Pericles (n. “Athenian statesman c. 495–429 BC”) is a proper name, not an English word. CFI doesn't allow its inclusion. (Of course, the person should be mentioned in the etymology of Periclean [adj.].)
Pericles (n. attrib. “Of or relating to Pericles c. 495–429 BC”) is an attributive use of the proper name, but it fails the (unclearly written) “widely understood meaning” part of the criterion. English can use any name attributively, specifically, as “a Pericles play,” or figuratively, as “a bad-ass Pericles attitude,” etc. If this were includable, then we may as well just put every living, dead, and fictional person, place, and pet into the dictionary. But things and people belong in the encyclopedia, not the dictionary. And we do have the perfectly serviceable word Periclean.
Pericles (adj. [having some independent meaning of its own]) is the kind of word that the specific-entities rule could support, but doesn't seem to be attestable. Perhaps that's because the language already has Periclean.
Why are we expending all this energy trying to add a person to the dictionary, when our guideline doesn't allow it, and when there is a red link to a real dictionary word here? Can we fix the stupid guideline already? —Michael Z. 2010-03-09 18:04 z
- Hear, hear! —RuakhTALK 18:32, 9 March 2010 (UTC)
- Mzajac, have you invented new terminology of "proper noun" and "proper name"? What is your source for this kind of terminology, applied in this particular way?
- Re "Pericles (n. “Athenian statesman c. 495–429 BC”) is a proper name, not an English word. CFI doesn't allow its inclusion."; where exactly does it say in CFI that this sense is excluded, other than implicitly in the attributive-use rule? But the attributive use rule does not even speak of senses or sense-lines, only of names. So again, where in CFI does it say that the sense of "Pericles, an Athenian statesman" should be excluded, given that CFI does not even speak of sense lines or senses? --Dan Polansky 09:55, 12 March 2010 (UTC)
- Re "Why are we expending all this energy trying to add a person to the dictionary": We are not expending energy to add a particular individual at all; I am expending my and your energy on keeping the person in the dictionary. Adding the person to the dictionary is quick and cheap; what is expensive is arguing with non-encyclopedic purists and exclusionists who are reading some unvoted-on rules of CFI in their particular way. I would be happy not to have to monitor RFV and RFD to prevent deletion of useful already created entries. --Dan Polansky 10:06, 12 March 2010 (UTC)
There is no voted support for the attributive-use rule, and there is not even a clear interpretation of what "attributive" means in that rule, some reading it in a grammatical sense, others as if "attributive" were a synonym for "figurative", which includes "metaphorical" and "metonymic".

Data under study:

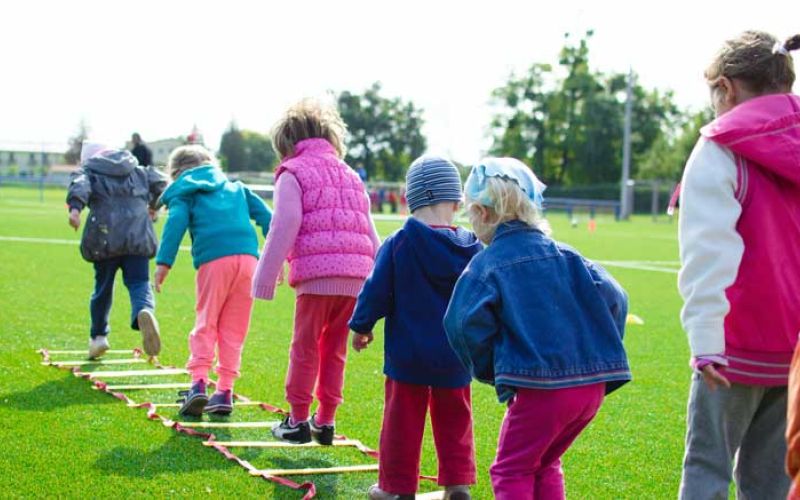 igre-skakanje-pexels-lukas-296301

* * *

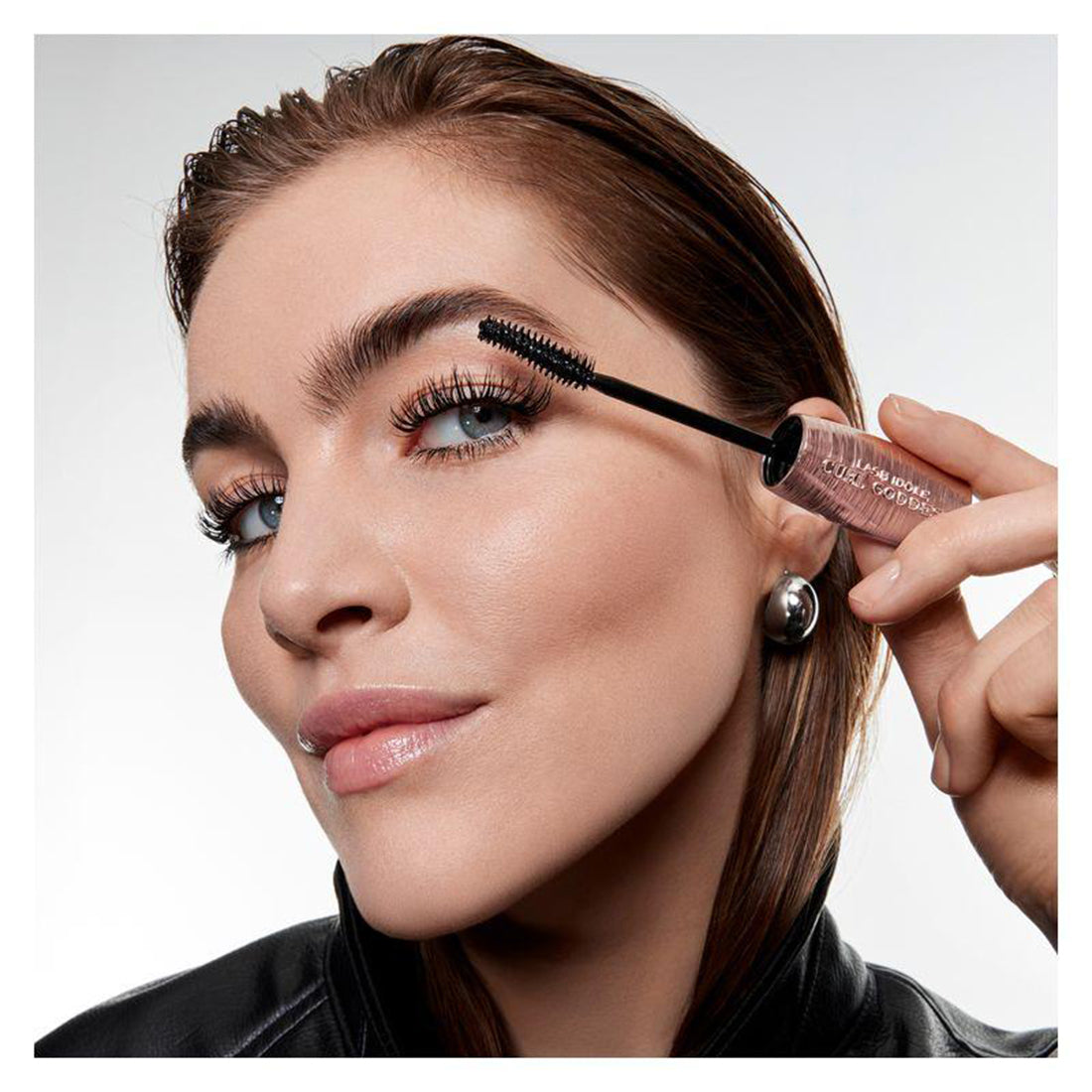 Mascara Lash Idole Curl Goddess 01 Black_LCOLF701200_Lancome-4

Action item: Rewrite the passage on Pericles between "Pericles (adj. [having" and "9 March 2010 (UTC)", inclusive, putting "policy" wherever "guideline" appears. Work only from the text; the records play no part.

The answer:
Pericles (adj. [having some independent meaning of its own]) is the kind of word that the specific-entities rule could support, but doesn't seem to be attestable. Perhaps that's because the language already has Periclean.
Why are we expending all this energy trying to add a person to the dictionary, when our policy doesn't allow it, and when there is a red link to a real dictionary word here? Can we fix the stupid policy already? —Michael Z. 2010-03-09 18:04 z
- Hear, hear! —RuakhTALK 18:32, 9 March 2010 (UTC)